The Change the World Sustainability All Stars

Climate change and pollution are challenges for communities all over the world—and consequently, corporate efforts to combat those problems have always been a hallmark of the Change the World list. In fact, of the 52 companies chosen by Fortune’s editors and writers for the 2019 list, 18 were recognized primarily for their impact on environmental and climate issues.

Just as notably, many Change the World companies that Fortune has recognized for other attributes have also posted noteworthy records on climate and environment. So this year, for the first time, we’ve used information from financial data company Refinitiv to draw up a list of “Sustainability All Stars.” 

What follows are the companies from this year’s list that scored highest on Refinitiv’s Sustainable Leadership Monitor, a metric developed by Refinitiv that assesses companies based on their environmental innovation, resource use, and efforts to limit emissions, among other factors. (Click here to learn more about Refinitiv's ESG data.)

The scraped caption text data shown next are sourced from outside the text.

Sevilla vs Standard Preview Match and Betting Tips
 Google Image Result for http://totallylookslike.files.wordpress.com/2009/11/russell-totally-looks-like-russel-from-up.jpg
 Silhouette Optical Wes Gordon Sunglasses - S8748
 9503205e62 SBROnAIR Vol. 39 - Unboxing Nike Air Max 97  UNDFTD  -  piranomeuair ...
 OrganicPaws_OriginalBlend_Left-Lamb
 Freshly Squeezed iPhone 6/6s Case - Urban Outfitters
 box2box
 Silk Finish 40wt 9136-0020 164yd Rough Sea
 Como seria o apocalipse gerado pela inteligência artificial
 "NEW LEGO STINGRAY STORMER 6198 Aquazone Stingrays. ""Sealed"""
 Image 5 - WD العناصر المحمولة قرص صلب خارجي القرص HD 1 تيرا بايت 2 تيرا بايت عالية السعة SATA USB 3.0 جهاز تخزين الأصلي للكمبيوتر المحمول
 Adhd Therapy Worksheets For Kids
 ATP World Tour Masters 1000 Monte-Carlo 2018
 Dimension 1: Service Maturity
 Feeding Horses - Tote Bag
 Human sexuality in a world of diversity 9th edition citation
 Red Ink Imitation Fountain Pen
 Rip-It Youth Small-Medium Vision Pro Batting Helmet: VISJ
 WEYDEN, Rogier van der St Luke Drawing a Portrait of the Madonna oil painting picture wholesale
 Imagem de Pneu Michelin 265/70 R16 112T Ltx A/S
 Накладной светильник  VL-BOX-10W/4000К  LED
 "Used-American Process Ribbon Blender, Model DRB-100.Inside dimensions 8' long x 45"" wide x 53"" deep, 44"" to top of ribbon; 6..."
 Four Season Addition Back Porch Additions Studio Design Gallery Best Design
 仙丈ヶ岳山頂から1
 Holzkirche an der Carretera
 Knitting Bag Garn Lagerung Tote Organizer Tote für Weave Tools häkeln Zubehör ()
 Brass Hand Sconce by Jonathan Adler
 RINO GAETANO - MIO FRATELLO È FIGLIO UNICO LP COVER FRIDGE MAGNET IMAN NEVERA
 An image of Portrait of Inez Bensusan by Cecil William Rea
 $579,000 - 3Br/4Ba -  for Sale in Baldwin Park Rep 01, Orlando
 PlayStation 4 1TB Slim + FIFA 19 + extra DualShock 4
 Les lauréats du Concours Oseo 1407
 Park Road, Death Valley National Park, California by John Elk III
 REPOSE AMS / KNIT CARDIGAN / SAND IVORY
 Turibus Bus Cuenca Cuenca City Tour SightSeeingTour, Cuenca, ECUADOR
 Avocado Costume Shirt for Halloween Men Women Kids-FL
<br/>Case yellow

Here are this year’s top 10.

1. Philips NV

Refinitiv environmental pillar score: 99.4

This Dutch multinational, which is increasingly focused on healthcare products, has been a leader for years in green financing and environmental reporting. Recently, the company has been making strides in reducing its own energy use—it aims to be carbon-neutral in 2020, and relies on wind energy in both the U.S. and the Netherlands to power its operations—as well as the energy use of its products, from more efficient MRI systems in hospitals to the batteries in rechargeable electric toothbrushes. Meanwhile, Philips has become an advocate and practitioner of the “circular economy”, pushing to cut its waste to zero by taking back large medical equipment to reuse and refurbish components. 

2. IBM

Environmental score: 97.8

IBM has been gradually converting to green power; in 2018, the tech giant derived 37.9% of its energy from renewable sources. It has also been inventive about using less energy. For example, in recent years its Hybrid Cloud program has consolidated its 42 data centers down to just six, cutting energy-consumption by about two-thirds.

3. Lloyd’s Banking Group

Environmental score: 96.3

This 70,000-employee English bank trimmed its overall energy consumption by 39% between 2009 and 2018, in part by sharply reducing the energy consumed in business travel. The bank has also stated that it will no longer finance or service the most heavily polluting energy-industry projects, including new coal-fired power plants and projects related to extraction or production of oil from oil sands.

4. Intel

Environmental score: 95.8

Semiconductor manufacturing is extremely water-intensive, and Intel—which is headquartered in drought-prone California—has made water conservation a central pillar of its corporate citizenship. The company says that in 2017, it restored 80% of the water it used to local communities and watersheds, either by treating and returning it to its pre-use state, or by contributing to supply and conservation projects that offset the water it used. Intel aims to reach 100% restoration by 2025. 

5. Walmart

Environmental score: 95.1

The five-time Change the World list honoree has used its leverage as the world’s largest company to become a leader in sustainable practices. The retail giant has sharply reduced its own waste: In fiscal 2019, it says, it diverted away from landfills and incineration 78% of the waste it produced. And Walmart’s Project Gigaton is incentivizing its huge network of suppliers to sharply curb their own greenhouse-gas emissions.

6. Apple

Environmental pillar score: 93.8

Apple has long been one of the tech world’s leaders in using renewable energy in manufacturing. More recently, Apple has begun tackling one of its industry’s thornier problems: The fast-growing amount of often-toxic detritus created by discarded electronic gear. Apple in 2017 announced a goal of making all of its products from recycled or renewable material—and eventually, only from such material. In April, it opened its Material Recovery Lab in Austin, Texas, where the company is doing the research that it hopes will get it there. Among its innovations: A robotic recycling system called Daisy, which can disassemble up to 200 iPhones per hour and separate them into their component parts for eventual reuse.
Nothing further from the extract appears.